== 検討する文章 ==
○ ○ ○ ○ ○ ○ ○

今日は普通の物忘れと認知症の物忘れとどこが違うかという話をした
わかったようでわからなくてこれを理解するにはかなりの知力が必要だ
ーー普通のうつ、つまり普通の喪失体験とか普通の悲哀とうつ病のうつとはどう違うのかも問題になる
これも微妙な話で難しいところがある
ーーとても簡単に割り切っていうと症状のカタログそのものは「場所」の病理である
脳血管障害でも外傷でも変性疾患でも言語中枢が機能停止すれば言語に障害が出る同じように複視になったり、感情障害になったり,記憶障害になったりする
ーー一方,症状の「経過」は病理の性質を反映している
脳血管性のものならば急に始まって回復するにはどのくらいかかるとか外傷ならばもちろん傷を受けた時から激烈に始まるし癌だったら徐々に進行して転移があると新しい症状が始まったりする変性疾患ではおおむね徐々に始まり不可逆性の変化を残すこれはたとえばプリオンとかクロイツフェルト・ヤコブのようなスローウィルス系のものとかに似ている点もある統合失調症について、胎児期や出生期に感染して20年かかって発症する感染症と考えればつじつまの合う部分もないでもない
ーーどこで起こっているかと何が起こっているかを区別しようという提案でこれは案外穏やかな提案だと思う
ーー「場所」の病理についていえば、その部分での機能障害が発生するわけであるが,脳は,その部分で機能を発現していると同時に,それよりも下位の部分を(おおむね)抑制的にコントロールしているわけだし,それよりも上位の部分の(おおむね)抑制的なコントロールを受けて,下位機能ユニットとして作動している
だからそれらが一体として機能停止になるわけでそれらが混在するのであるから、鑑別するのは容易ではないしかし不可能でもない
このモデルは脳血管障害のリハビリのモデルが元になっているのだがたぶん基本的にはうつ病でも統合失調症でも間違っていはいないと思う
ーーここまで前置きをして置いてうつ病のうつは「場所」の病理であると考えられる普通の悲哀反応とか普通の喪失反応は脳全体にびまん性に広がる体験であり場所をと特定できないのではないかと思う
昔の話,脳血管障害や脳梗塞のあとでのうつ症状を検討して,脳の障害の場所とうつ症状の責任部位を関係付けようとした研究があったしかしそのうち立ち消えになった
つまり、うつ病になる原因病巣は見つからなかった運動性失語とか感覚性失語とかの中枢のようには見つからなかったのだ
これは何を意味しているかといえばうつ症状は脳の局所の病理ではなく,全体を巻き込んで起こる特殊な病理変化でありだいたい1ヶ月程度で始まり,回復には6ヶ月から1年程度かかる典型的な場合にはすっかりもとに戻り欠損を残さないしかし反復再発傾向は明らかにある
というような病理である
血管,代謝,変性,外傷,感染,先天性、新生物,遺伝子,どのタイプまたはどのタイプの組み合わせがうつ病の経過を一番良く説明するかが問題なのだ
ーーDSMの症状のカタログは「場所の病理」であって病理の本質ではないことは明らかなのだ
ーー普通のうつとは、のうが頑張った後のうつであり、疲弊性である。統合失調症のあとでも、そう状態のあとでも、疲弊期がおとずれる。それがうつである。

○ ○ ○ ○ ○ ○ ○

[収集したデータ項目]
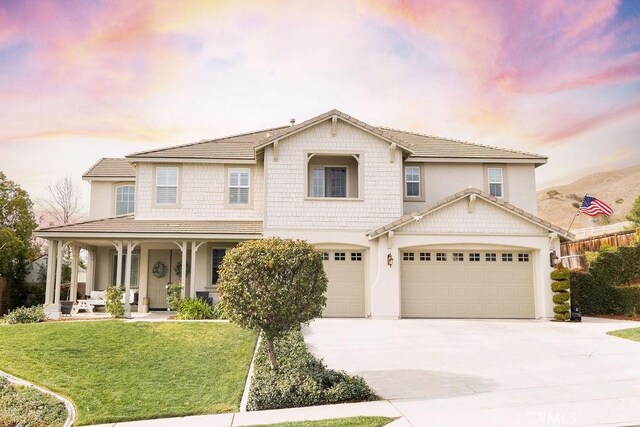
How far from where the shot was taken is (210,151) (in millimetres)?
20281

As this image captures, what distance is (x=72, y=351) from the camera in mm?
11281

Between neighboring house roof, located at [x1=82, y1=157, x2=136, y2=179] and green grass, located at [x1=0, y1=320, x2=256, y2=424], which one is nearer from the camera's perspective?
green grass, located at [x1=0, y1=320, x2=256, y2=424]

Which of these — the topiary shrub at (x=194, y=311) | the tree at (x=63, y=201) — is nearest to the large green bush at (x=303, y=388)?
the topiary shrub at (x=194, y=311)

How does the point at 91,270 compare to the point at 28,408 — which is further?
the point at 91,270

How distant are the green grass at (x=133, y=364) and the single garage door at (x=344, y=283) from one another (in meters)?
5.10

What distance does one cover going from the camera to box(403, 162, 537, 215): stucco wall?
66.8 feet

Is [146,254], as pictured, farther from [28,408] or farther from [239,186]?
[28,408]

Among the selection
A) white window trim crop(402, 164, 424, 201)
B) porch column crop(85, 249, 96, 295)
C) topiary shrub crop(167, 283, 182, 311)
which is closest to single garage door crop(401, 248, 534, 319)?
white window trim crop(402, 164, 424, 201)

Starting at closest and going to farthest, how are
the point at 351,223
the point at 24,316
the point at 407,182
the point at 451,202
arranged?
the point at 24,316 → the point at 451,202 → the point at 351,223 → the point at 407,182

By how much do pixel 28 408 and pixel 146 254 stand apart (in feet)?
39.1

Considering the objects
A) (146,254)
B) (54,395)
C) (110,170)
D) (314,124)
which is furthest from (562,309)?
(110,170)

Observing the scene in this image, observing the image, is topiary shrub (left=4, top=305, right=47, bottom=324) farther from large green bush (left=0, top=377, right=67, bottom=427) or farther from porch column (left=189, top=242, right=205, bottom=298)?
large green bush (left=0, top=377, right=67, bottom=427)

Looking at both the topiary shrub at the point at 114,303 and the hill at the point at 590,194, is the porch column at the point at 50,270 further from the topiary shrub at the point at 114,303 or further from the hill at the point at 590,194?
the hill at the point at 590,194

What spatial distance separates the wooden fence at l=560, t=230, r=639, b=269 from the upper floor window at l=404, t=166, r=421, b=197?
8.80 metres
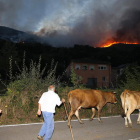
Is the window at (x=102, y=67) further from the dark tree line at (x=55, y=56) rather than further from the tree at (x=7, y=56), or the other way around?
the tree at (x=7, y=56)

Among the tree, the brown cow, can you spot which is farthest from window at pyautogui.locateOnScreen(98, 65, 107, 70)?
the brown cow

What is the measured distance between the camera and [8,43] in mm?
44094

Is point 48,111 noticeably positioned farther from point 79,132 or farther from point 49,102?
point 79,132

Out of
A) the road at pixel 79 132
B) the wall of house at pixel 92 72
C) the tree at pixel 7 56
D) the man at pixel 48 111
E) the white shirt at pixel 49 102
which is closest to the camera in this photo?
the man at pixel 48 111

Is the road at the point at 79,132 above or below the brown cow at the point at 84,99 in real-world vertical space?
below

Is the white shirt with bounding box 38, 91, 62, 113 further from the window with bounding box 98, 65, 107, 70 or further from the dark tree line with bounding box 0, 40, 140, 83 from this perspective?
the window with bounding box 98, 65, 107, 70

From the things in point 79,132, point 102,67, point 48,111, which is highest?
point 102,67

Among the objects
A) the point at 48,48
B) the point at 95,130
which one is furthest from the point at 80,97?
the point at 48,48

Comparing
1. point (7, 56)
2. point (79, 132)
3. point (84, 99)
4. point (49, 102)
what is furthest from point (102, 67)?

○ ○ ○ ○ ○ ○ ○

== 取り組む問い ==
1 - うつ病についての文章をもとに、次の問いに答えてください。
(a) うつ症状の回復には、どの程度の期間がかかるとされていますか。
(b) 脳血管障害や脳梗塞のあとのうつ症状を検討した昔の研究では、何が見つからなかったとされていますか。
(c) 普通のうつは、どのような性質のものだと述べられていますか。
2 - うつ病についての文章の続きを、最後の文の後から書き継いでください。

== 演習の結果 ==
1 -
(a) 6ヶ月から1年程度です。
(b) うつ病になる原因病巣が見つかりませんでした。
(c) 脳が頑張った後のうつであり、疲弊性のものだと述べられています。

2 -
このうつとも失恋のうつと親が死んだ時のうつは同じかといえば、これは同じだと思う
同じでない「うつ病のうつ」きはどのようなものかということになる。
それが精神病の精神病たる特殊性で,脳神経は,「精神病性の特殊な変化」を受けるのである。血管性でも新生物でも感染でもない。
だから精神の構造が変化するような変化が生じるのである。
ーーしかしその「変化」については詳述できない。これがジレンマである。
ーーDSMは真理を会議で定義しようとしている。ガリレオの昔から、真理は実験によって判定されるもので、会議で決められるものではない。会議(とその前後の活動)で決められるものは政治である。
ーーどちらかといえば統合失調症は潜伏性の発病準備で、そのあとはなだらかなレベルダウンで,変性疾患タイプだろう。だからこれを早発性痴呆といい,早発性の変性疾患と定義したのは正しい感じがする
うつ病は半年か1年で回復することを考えるとたぶん反応性の病態である。
むしろこれを引き起こす統合失調症、そう状態、などが問題で統合失調症は前述,そう状態は発症年齢その他を考えても統合失調症と似た病理なのだろう。
つまり統合失調症と躁うつ病と並べる方式は間違いで,統合失調症と躁病が対応関係になり,うつ症状は両者のあとの疲弊状態である。
アキスカルの躁とうつの混合具合もなぜ躁うつ二元論であるのか納得が行かない躁一元論でいいはずだろうと思う
ーーマラソンを走ったあとに筋肉痛になる問題は筋肉痛ではなくマラソンを走ることだろうマラソンを走れば筋肉痛は多少は仕方がない
マラソンも走っていないのに筋肉痛になったらそれはうつ病によるうつである。
ーー「マラソン」つまり直前の「がんぱりすぎ」がうつの引き金になる
そして「直前の頑張り」がないのにうつ症状になったとすれば、それがうつ病のうつであって「がんばり」のないあとのうつである。
頑張りがあったあとのうつはうつ状態だけれどうつ病ではない。ただ疲れただけである。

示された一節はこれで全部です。